WRITTEN INSTRUCTION 1:
Identify every line in the rows below that contains the string "centimetres".

DOCUMENT SECTION:
——
Paul McCartney Really Is Dead: The Last Testament of George Harrison Cover Are you a fan of conspiracy theories? You know, some strung out and lengthy piece of prose that denotes 'Person A' did something to 'Person B' using 'Item C'. Well, if you are, please be warned about this alternate 95 minute documentary made in 2011 about the 'The Beatles'. You might like it, Yeah-Yeah-Yeah! Or you may not.

Paul McCartney Really Is Dead: The Last Testament of George Harrison

Now apart from the obvious musical connection, what do you think is the common denominator between the murder of John Lennon, on the 5th of December, 1980, and the attack on George Harrison, on the 30th of December, 1999?

Yes. Of course I know that their respective assailants were bloody bonkers! I'm not a complete and utter fool, dear reader. What I am referring to is a pre-recorded tale that George Harrison has sent to the makers of this documentary whilst recuperating from his brash injuries.

"And what could that possibly be?" you might ask yourself. Well, it's a very intricate tale of times past: involving the death of his old pal, Paul McCartney, and how the M15 tried to cover it up by replacing him with a look-a-like called William Campbell.

No joke.

Regretfully, this ghastly event happened one dark and stormy night in 1966. After Paul had an argument with John at 'Abbey Road' recording studios, resulting in Paul rushing off outside, jumping into his White Aston Martin, and then accidentally crashing his car a long way down the lane. Furthermore, just to make sure that the three surviving Beatles -- John, George, and Ringo -- could protect themselves if this M15  'cover-up' were ever revealed to the public, they 'implanted' clues to Paul's replacement (nicknamed 'Faul') within the songs and the album covers they developed from then on in.

Granted, on occasion, their subliminal musings were spotted by the head of the MI5 -- who was a man named Maxwell. But this didn't stop the fab-four from rocking and rolling. No way! Time and time again, they'd slip a clue within a lyric here, and a message in an album cover there, continuality alluding to the fact that Paul McCartney really is dead.
——
PROVIDED MATERIAL:
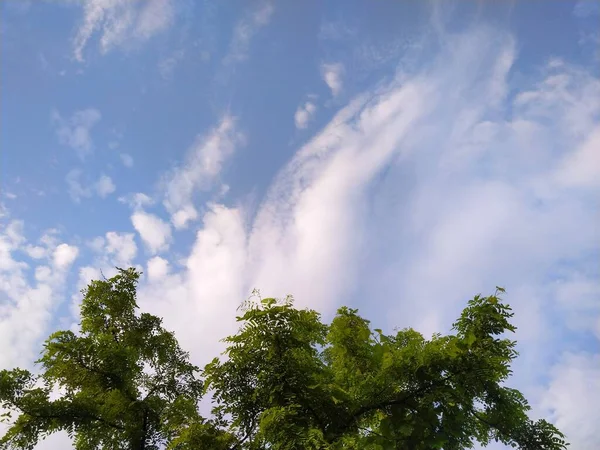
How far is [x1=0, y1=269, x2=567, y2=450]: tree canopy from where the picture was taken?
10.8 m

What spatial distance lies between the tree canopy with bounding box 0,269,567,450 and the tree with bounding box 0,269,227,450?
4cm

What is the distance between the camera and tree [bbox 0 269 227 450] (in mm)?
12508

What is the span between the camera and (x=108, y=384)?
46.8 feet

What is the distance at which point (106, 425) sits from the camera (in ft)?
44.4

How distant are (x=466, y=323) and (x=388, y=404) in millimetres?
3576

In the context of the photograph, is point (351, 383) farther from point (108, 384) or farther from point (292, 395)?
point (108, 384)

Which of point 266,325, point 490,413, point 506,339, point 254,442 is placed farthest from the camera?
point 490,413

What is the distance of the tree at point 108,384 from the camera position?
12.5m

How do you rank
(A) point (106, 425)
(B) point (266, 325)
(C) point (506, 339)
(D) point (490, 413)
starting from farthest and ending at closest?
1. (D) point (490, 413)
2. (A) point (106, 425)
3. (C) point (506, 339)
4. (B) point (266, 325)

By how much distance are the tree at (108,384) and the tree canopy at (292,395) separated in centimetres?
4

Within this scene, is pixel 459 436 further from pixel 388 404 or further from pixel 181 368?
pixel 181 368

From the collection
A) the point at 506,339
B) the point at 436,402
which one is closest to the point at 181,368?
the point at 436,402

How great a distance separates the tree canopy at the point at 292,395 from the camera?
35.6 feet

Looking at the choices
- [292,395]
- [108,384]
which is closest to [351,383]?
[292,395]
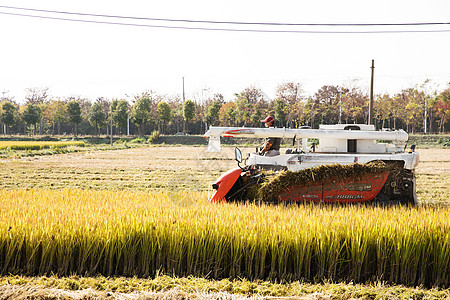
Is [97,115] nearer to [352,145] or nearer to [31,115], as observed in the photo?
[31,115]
——
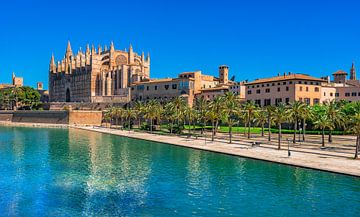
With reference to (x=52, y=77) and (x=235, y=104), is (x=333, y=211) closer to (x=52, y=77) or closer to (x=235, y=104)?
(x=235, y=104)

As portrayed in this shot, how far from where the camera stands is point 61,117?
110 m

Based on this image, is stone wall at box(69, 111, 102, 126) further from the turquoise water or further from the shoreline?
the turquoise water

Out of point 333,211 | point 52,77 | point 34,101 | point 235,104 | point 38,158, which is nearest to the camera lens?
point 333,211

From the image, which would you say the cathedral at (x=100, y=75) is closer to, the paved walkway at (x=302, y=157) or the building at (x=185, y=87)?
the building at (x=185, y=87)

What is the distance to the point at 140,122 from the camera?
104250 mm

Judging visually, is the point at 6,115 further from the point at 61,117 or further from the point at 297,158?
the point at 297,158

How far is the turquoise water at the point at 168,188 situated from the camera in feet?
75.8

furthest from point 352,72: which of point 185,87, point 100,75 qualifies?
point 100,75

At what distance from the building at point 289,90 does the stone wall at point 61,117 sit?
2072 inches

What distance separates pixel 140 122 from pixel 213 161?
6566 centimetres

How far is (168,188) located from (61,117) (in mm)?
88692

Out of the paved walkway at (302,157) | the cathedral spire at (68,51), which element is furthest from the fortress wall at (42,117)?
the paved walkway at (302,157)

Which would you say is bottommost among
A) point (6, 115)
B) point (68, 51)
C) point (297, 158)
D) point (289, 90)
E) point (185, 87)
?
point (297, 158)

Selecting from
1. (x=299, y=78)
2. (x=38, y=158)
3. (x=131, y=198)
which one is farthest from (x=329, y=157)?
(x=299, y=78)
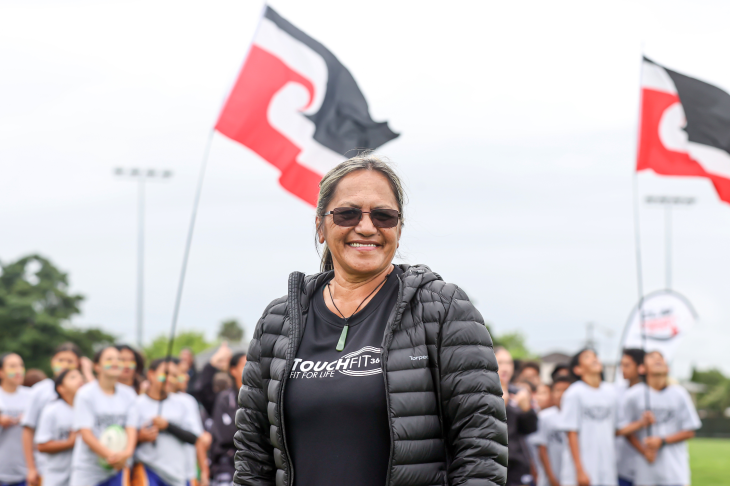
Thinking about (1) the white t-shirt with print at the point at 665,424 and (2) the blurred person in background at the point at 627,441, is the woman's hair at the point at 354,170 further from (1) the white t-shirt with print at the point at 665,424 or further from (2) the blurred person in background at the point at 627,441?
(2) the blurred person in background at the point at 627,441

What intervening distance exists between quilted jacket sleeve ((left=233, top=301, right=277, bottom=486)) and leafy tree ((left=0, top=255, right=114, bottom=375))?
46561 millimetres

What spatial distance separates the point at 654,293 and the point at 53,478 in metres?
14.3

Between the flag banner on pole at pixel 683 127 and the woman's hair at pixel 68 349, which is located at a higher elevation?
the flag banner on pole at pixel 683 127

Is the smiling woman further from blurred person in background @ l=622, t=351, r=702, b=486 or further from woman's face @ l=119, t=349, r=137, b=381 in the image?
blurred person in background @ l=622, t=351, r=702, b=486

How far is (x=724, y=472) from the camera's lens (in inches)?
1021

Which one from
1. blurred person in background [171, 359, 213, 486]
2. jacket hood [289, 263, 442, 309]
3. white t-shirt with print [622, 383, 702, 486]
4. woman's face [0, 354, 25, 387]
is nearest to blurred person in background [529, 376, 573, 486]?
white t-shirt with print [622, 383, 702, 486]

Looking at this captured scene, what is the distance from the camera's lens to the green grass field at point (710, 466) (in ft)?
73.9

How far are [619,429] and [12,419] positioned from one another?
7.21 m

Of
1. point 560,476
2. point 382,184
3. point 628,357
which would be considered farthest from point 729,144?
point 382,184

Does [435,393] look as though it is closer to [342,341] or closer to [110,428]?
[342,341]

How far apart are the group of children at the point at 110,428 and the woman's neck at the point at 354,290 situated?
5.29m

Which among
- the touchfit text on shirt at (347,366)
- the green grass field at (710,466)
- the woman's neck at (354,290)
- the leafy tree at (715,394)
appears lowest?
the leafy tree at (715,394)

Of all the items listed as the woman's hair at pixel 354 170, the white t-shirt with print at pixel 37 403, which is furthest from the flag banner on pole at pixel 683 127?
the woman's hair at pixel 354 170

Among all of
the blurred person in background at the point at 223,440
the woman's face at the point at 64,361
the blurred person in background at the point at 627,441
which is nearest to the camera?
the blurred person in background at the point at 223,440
——
WRITTEN INSTRUCTION 2:
List every year mentioned in the documentary review above, in the order they appear.

FULL SOLUTION 1:
By how much distance are the tree at (108,384) and the tree canopy at (292,395) separated in centimetres?
6566 centimetres

FULL SOLUTION 2:
2011, 1980, 1999, 1966